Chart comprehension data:
◆ ◆ ◆ ◆
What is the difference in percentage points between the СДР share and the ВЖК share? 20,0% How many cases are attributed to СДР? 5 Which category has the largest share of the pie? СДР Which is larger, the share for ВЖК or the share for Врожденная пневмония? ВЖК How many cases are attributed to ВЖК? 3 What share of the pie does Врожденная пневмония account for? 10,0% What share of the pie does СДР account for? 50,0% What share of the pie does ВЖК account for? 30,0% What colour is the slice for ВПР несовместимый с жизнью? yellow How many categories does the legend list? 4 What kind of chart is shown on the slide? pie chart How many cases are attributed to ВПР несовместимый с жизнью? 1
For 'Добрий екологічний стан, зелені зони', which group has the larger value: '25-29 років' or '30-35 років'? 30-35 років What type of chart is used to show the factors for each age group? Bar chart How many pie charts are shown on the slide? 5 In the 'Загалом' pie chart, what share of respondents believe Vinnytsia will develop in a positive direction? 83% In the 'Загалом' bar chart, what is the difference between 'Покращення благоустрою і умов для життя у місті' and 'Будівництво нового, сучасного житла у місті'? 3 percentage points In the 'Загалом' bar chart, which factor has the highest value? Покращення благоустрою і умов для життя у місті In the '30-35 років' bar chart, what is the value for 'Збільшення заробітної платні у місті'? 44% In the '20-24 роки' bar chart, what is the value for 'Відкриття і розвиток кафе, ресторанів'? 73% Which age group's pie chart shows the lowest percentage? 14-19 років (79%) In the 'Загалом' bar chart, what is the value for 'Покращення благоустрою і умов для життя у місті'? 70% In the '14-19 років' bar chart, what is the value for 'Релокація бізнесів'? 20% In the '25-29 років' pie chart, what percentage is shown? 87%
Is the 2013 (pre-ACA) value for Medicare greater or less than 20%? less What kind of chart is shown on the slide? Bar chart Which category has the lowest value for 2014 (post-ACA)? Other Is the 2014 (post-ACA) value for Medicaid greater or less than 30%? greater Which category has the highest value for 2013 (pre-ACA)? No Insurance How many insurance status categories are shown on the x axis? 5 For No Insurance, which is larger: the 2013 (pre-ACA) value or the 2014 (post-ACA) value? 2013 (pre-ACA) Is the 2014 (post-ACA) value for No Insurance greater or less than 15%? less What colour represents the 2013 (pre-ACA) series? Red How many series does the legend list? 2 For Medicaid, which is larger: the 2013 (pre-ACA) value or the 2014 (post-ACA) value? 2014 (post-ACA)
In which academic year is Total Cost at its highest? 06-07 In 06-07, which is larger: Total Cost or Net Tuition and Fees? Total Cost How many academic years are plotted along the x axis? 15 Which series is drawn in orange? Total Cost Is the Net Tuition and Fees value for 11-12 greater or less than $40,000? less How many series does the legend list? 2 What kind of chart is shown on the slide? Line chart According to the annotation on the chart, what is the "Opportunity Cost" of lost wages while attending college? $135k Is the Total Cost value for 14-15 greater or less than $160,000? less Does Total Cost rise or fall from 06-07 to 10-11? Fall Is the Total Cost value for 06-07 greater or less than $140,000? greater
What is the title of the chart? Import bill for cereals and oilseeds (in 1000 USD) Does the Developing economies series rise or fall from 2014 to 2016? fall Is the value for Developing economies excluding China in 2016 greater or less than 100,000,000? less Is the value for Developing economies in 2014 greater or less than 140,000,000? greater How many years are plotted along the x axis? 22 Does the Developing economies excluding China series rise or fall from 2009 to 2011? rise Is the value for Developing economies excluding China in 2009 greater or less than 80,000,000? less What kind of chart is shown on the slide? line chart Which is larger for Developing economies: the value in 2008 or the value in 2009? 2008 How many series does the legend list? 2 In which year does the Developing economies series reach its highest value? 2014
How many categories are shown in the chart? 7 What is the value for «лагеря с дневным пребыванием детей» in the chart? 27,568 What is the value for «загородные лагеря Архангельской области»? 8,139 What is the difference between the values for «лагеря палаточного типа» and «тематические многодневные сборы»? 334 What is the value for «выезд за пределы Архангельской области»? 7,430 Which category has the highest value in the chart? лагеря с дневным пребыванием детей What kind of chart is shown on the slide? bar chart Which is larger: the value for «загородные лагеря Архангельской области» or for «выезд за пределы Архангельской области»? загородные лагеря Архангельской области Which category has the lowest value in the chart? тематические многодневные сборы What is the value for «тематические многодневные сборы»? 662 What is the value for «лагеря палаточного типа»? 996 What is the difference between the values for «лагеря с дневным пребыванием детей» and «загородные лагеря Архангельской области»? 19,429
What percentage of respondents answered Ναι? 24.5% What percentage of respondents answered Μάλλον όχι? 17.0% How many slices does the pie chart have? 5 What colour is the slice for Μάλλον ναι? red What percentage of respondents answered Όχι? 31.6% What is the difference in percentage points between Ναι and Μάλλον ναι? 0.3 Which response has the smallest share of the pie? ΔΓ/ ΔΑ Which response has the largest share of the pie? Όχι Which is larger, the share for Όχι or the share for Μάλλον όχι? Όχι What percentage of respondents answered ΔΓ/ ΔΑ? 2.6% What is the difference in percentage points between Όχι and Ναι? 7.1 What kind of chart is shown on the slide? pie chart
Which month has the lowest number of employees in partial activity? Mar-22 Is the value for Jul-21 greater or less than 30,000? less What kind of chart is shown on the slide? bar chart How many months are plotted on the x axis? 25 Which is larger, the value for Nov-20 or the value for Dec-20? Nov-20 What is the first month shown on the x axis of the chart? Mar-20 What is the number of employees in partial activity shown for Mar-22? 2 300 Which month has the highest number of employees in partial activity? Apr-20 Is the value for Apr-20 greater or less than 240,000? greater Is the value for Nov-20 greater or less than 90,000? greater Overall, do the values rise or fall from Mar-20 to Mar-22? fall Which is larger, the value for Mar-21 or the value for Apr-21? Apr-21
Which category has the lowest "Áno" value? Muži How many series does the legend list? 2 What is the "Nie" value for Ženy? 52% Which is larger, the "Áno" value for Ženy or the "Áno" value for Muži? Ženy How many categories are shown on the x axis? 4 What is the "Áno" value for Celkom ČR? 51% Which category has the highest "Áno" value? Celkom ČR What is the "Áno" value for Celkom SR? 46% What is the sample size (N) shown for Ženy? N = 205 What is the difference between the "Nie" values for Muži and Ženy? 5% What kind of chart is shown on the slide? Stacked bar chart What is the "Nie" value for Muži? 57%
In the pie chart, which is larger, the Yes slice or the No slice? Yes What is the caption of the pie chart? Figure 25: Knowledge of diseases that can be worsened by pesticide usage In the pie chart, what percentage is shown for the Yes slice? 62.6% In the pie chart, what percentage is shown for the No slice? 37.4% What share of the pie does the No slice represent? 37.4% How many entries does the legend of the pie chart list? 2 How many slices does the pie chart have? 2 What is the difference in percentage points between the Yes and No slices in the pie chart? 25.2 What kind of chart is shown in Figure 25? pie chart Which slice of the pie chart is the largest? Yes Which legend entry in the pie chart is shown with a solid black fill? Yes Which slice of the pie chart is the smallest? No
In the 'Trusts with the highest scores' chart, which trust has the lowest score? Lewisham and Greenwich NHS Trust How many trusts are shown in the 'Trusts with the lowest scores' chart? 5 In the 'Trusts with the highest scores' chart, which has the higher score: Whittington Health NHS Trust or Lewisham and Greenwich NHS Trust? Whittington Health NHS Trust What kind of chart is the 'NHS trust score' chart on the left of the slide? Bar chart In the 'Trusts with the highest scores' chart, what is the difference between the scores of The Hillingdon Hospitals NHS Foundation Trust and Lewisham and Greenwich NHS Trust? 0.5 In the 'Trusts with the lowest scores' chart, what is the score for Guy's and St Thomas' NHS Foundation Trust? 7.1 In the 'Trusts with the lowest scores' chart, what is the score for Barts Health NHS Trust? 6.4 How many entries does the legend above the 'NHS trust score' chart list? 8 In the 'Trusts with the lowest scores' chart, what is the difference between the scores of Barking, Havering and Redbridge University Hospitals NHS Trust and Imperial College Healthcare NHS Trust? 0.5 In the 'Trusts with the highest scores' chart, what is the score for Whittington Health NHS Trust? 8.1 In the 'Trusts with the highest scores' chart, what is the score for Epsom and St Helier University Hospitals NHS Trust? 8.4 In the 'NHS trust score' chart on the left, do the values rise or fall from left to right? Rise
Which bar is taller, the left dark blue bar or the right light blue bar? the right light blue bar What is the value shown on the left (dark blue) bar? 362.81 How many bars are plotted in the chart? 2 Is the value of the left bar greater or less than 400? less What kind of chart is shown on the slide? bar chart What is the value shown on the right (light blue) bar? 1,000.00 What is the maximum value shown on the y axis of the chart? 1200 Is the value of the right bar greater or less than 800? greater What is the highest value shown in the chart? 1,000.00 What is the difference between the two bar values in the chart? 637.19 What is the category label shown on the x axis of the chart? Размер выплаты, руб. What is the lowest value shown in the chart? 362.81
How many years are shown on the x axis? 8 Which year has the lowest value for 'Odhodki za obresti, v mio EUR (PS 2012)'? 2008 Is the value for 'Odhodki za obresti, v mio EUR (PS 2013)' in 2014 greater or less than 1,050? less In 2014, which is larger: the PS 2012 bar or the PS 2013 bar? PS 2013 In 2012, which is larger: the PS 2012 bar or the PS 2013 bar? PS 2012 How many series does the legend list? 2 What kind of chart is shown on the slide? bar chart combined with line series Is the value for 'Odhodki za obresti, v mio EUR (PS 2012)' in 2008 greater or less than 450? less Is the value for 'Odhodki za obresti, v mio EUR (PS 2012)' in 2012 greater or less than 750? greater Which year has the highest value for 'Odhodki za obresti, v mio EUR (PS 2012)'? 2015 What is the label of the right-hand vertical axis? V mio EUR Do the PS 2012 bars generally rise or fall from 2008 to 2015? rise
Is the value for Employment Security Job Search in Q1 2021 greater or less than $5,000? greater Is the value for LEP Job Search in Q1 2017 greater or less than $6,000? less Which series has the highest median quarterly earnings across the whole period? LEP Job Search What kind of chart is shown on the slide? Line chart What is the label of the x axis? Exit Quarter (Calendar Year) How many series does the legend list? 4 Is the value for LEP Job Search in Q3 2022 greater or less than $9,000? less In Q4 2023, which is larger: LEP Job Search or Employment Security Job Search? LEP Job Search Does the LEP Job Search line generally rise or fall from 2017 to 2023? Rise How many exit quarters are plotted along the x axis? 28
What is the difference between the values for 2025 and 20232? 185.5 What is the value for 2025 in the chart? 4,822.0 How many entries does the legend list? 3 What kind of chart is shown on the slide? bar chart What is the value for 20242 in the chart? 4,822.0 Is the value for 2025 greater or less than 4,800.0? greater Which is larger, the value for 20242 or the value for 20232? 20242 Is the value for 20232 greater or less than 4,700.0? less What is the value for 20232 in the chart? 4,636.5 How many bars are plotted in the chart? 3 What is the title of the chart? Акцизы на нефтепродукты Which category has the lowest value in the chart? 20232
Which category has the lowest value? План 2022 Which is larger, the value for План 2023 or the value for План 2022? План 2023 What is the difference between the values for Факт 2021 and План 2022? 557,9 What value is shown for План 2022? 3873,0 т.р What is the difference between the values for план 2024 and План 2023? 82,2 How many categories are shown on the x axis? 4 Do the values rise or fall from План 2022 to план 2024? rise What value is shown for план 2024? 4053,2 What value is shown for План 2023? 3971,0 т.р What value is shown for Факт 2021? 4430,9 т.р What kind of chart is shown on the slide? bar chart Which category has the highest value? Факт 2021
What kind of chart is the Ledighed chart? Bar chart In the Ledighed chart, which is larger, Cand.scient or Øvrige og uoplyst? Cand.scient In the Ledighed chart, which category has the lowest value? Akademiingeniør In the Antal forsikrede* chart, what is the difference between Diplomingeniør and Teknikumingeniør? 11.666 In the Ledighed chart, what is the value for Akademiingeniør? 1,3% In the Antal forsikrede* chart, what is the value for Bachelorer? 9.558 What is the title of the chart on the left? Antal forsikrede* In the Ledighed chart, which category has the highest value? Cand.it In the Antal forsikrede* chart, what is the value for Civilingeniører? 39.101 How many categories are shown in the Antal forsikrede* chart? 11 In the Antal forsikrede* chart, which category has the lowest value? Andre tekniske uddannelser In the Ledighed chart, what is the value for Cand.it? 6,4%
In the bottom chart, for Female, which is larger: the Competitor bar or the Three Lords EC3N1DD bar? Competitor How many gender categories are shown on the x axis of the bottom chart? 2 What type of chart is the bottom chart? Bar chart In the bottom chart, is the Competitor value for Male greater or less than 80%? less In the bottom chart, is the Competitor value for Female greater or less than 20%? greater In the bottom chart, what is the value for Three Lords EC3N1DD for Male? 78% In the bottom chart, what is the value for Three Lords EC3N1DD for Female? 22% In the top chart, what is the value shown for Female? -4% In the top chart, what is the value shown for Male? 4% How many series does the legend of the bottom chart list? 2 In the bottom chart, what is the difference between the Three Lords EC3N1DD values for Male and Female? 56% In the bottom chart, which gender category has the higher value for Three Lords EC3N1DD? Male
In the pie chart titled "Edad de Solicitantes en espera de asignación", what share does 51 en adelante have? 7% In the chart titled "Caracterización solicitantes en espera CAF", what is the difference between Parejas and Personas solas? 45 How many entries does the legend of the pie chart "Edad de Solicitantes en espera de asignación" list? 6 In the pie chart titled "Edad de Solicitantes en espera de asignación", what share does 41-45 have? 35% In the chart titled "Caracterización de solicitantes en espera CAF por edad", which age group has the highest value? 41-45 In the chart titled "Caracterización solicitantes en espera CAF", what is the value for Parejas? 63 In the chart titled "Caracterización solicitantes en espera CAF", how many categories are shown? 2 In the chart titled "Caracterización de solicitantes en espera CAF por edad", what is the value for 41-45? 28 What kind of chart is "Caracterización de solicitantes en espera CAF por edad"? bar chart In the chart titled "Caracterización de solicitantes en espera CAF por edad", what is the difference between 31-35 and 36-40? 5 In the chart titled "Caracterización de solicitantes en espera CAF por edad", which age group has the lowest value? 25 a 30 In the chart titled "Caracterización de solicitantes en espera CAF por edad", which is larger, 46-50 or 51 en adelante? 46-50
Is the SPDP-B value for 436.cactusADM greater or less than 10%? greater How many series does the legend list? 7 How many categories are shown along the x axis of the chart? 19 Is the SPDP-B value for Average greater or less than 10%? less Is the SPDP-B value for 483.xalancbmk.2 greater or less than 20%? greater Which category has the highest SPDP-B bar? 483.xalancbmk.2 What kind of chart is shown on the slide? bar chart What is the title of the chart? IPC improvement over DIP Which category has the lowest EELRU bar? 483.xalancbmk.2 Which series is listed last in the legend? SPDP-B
◆ ◆ ◆ ◆
> REQUEST:
Please state how many lines of the records above contain the word "generally". Give only the number.

> RESPONSE:
2